Software hunts for malignant mutations
December 2, 2009 |  by Greg Rienzi

Bert Vogelstein and Kenneth Kinzler, co-directors of the Ludwig Center at Johns Hopkins, liken themselves to detectives—only instead of hunting criminals, they hunt rogue cells. Vogelstein and Kinzler are among the pioneers in uncovering genetic mutations responsible for the onset and development of cancer. They work to better understand the DNA changes, or mistakes, in genetic instructions. In particular, they focus on the somatic mutations—or cell mutations—that reduce the activity of proteins that suppress tumors or hyperactivate proteins and thus make it easier for tumors to grow and spread. Cancer cells develop lots of mutations, Kinzler explains, but not all of them are relevant. Finding the 5 percent to 20 percent that are worth studying can be time consuming. It’s not unlike a detective’s need to narrow down a long list of suspects. “You need to know what suspects to investigate further and rule out others,” he says.

Now, a team of Johns Hopkins engineers has developed groundbreaking computer software that will help narrow in on those relevant suspects. Rachel Karchin, an assistant professor of biomedical engineering at the Whiting School of Engineering, supervised development of mathematical software that enables scientists to speed up significantly the hunt for cancer triggers. “The simple idea is to prioritize these mutations for researchers,” Karchin says.

The new computational method, called CHASM—short for Cancer-specific High-throughput Annotation of Somatic Mutations—can sift through thousands of newly discovered genetic mutations in cancer cells to highlight the DNA changes most likely to promote tumor growth and rule out those just along for the ride. The software was developed via the university’s Institute for Computational Medicine—a joint effort of the Whiting School and the School of Medicine that focuses on research aimed at identifying, analyzing, and comparing basic biological components and processes that regulate human disease.

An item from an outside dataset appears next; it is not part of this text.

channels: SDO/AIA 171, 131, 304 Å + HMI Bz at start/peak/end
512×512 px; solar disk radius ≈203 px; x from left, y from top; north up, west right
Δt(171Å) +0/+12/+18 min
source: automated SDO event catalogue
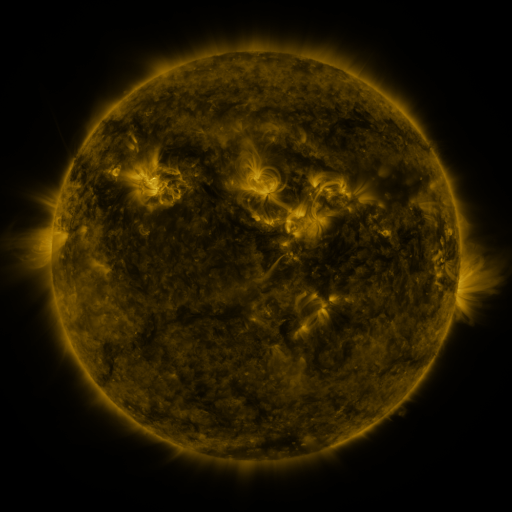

Karchin, along with doctoral student Hannah Carter, tested CHASM on brain cancer DNA. The team put 600 potential brain cancer mutations through an algorithm that would classify them as either “drivers,” mutations likely to initiate tumor genesis or progression, or “passengers,” those present when a tumor forms but not involved in its development. The researchers used a machine-learning technique in which roughly 50 characteristics associated with known cancer-causing mutations were given numerical values and programmed into the system. Karchin and Carter then employed a classifier to help separate and rank the drivers. In this mathematical forest, hundreds of if-x-then-y “decision trees” consider each mutation and vote for whether it  is a driver or a passenger. The more driver votes a mutation receives, the more likely it’s a cancer trigger. The results of the study, co-authored with Kinzler, were published in the August 15 issue of the journal Cancer Research.

With the drivers identified, researchers can examine the functional consequences of these mutations to develop cancer-fighting therapies, such as mutation-specific drugs. “Cancer cells are competing with the normal cells for resources: space, blood, and nutrients. It’s survival of the fittest,” Karchin says. “Certain mutations can give cancer cells an advantage over their neighbors. But which ones are they? That is what we want to know.”

Kinzler takes his criminal analogy one step further: “This new software will help identify mutations that we can put up on the ‘post office wall.’ Researchers might see the picture—the mutation—at several different crime scenes, or gangs of them active in many cancers.”

To date, Karchin’s lab has helped score genetic mutations involved in pediatric brain cancer, chronic lymphatic leukemia, melanoma, and lung cancer. The method has since been adapted to rank the mutations that may be linked to other cancers, such as breast and colorectal.

Karchin admits that the machine learning, while useful, doesn’t give a perfect prediction. Just because a mutation has been seen a number of times in cancer cells, she says, that doesn’t mean for certain that it’s a driver mutation. “We are making the assumption that these recurrent mutations are drivers,” she says. “So there is some room for error.”

The actual error rate falls between 15 percent and 20 percent, but Carter says that the rate will only decrease as the system’s training set gets populated with more known drivers.

Karchin’s group is preparing to distribute free CHASM software tools to academic researchers worldwide. The software, Karchin says, will be used to determine what mutations should be further explored in cell culture and animal models. “Learning which mutations are the ‘drivers’ will bring us closer to the goal of personalized cancer treatments, in which therapies are selected based on the genetic profile of an individual’s tumor,” she says.